Ask Lisa: Help for My Emotionally Unavailable, Unmarried Daughter

My question is about my 33 year old unmarried daughter who is becoming more and more difficult by the day.She does very well financially at her job and appears to have lost perspective even though I am a simple person and have brought her up to enjoy a simple but sophisticated life style.

I am a divorced mother of two girls who do not have much contact with their father and are quite resentful of his lack of involvement. I have tried to encourage them to meet him half way (although I did not proactively do this earlier when we were divorced and the girls were 8 and 10 years then)

She says she wants to settle down but criticizes every male she meets (often stating that they are mentally disturbed). She dislikes other countries she visits and is usually unpleasant if someone touches her seat or she feels they are too close. Most smells and sounds bother her and make her irritable. She is a work-out addict and is generally stressed at her job.

She is not available emotionally to anyone and communicates and participates on her terms . Her behavior is passive aggressive as she is pleasant on the surface in a controlled way when we are together.
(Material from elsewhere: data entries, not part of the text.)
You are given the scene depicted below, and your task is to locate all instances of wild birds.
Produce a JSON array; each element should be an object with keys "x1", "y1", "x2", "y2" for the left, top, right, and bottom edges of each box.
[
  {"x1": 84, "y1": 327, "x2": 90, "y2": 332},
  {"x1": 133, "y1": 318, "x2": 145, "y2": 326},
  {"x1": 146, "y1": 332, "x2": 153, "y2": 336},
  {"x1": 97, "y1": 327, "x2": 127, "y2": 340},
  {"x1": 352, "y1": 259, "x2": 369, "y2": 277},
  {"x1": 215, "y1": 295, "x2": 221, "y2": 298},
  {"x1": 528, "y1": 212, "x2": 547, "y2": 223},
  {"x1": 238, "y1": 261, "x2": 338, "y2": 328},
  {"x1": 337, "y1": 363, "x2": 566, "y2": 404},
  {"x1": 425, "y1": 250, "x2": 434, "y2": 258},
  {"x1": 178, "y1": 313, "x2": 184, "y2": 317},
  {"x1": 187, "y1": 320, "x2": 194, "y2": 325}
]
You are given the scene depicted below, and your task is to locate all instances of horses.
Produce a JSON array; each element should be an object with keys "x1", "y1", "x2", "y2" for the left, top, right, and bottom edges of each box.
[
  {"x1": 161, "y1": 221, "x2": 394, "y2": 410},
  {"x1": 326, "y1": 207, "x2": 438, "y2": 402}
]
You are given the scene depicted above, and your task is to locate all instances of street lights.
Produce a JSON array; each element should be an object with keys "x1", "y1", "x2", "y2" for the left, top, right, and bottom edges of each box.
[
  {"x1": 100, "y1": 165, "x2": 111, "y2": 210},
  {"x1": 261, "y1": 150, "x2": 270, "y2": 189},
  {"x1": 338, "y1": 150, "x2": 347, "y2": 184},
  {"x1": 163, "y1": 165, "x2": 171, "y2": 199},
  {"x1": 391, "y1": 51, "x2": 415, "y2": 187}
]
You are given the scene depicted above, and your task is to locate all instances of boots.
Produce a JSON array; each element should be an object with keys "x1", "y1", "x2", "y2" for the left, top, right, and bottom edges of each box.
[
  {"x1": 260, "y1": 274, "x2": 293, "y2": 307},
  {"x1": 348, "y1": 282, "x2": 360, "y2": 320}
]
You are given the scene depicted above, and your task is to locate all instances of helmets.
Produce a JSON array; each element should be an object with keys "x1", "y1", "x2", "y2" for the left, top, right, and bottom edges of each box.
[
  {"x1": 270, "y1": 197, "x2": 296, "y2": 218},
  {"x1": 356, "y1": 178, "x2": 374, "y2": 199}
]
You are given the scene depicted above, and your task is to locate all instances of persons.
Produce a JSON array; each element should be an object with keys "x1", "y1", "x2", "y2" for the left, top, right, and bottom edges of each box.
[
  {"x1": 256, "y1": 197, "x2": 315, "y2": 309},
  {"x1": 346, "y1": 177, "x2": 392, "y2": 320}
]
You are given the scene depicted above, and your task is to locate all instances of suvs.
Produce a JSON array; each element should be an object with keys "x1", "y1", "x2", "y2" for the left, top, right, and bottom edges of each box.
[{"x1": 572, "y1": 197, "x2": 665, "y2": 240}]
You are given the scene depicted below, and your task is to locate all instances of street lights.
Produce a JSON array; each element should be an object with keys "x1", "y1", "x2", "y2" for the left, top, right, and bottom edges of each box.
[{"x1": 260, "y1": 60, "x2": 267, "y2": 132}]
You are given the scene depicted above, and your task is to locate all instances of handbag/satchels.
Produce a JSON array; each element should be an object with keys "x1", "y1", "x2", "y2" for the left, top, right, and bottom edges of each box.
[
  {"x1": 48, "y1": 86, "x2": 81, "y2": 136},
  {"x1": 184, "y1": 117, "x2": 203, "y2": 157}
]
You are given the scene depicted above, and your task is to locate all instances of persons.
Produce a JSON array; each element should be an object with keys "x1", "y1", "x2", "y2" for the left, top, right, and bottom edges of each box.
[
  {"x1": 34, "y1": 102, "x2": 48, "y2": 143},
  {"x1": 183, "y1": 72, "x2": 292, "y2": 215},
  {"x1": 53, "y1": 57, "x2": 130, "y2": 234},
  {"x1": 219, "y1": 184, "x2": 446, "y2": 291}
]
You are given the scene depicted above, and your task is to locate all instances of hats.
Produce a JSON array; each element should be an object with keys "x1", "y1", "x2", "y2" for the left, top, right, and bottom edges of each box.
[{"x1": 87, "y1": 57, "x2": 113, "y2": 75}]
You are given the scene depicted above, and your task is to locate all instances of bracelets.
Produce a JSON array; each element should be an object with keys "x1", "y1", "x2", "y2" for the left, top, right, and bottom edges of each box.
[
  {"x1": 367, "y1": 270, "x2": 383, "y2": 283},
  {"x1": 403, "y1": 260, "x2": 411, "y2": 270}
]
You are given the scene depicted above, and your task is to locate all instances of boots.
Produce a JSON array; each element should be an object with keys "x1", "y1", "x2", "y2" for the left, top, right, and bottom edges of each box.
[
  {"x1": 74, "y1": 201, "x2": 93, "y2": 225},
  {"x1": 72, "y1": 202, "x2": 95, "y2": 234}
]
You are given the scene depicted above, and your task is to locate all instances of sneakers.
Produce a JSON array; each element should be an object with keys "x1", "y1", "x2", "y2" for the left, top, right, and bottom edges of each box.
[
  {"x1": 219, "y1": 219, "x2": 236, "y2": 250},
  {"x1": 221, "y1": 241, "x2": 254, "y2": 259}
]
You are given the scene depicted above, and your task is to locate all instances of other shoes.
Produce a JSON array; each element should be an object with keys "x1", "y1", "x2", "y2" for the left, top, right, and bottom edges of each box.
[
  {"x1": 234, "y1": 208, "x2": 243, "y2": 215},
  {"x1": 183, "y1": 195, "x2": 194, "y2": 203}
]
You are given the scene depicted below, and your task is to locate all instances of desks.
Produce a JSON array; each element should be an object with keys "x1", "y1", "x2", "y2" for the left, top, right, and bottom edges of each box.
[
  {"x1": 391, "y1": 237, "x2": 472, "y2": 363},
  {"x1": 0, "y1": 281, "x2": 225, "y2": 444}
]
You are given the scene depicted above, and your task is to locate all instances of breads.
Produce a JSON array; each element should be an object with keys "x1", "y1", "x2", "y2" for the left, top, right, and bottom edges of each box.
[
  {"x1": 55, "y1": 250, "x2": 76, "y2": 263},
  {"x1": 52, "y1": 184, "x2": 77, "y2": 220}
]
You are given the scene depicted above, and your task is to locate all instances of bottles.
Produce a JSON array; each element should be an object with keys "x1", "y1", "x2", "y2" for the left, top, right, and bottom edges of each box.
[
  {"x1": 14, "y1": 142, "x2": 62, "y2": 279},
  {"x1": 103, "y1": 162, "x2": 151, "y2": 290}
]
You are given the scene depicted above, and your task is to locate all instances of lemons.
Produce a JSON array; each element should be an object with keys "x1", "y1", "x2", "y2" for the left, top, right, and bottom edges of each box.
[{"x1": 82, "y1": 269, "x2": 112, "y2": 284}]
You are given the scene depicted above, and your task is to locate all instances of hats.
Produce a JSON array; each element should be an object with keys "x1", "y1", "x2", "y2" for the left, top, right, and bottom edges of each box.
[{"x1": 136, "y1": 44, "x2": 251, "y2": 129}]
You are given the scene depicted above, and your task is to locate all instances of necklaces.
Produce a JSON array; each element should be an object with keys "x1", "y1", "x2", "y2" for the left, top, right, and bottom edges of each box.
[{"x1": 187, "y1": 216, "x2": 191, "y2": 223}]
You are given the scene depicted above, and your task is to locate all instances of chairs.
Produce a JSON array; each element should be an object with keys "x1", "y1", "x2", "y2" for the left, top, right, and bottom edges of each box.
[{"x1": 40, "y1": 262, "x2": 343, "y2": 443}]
Please help!

Lisa’s thoughts…

It’s hard for any of us to see someone we care about struggling emotionally – particularly a family member.  I can’t really know what’s going on for her but I can share some initial thoughts I have based on your description of her behavior.

In my experience, when people are emotionally unavailable to others – they are wounded themselves and find it safer to retreat then engage and take the chance of being vulnerable. If there are particular issues around men in general, I would wonder how the absence of her father has impacted her idea of men and her ability to rely or trust them. The sensitivity to others being in her personal space may be a further expression of her level of insecurity with letting others too close.  It sounds as though she can might benefit from therapy but it’s not clear to me whethershe believes there is a problem.

What’s clear is you are worried about your daughter and the impact of how she functions.  The only thing you can do is gently express your concern while being cautious around how you shape your language.  Approach her with curiosity, openness, validation and empathy.  If she’s open to the possibility of counseling to work on her stress level as an initial issue, then perhaps more will rise to the surface and she can choose to tackle the rest.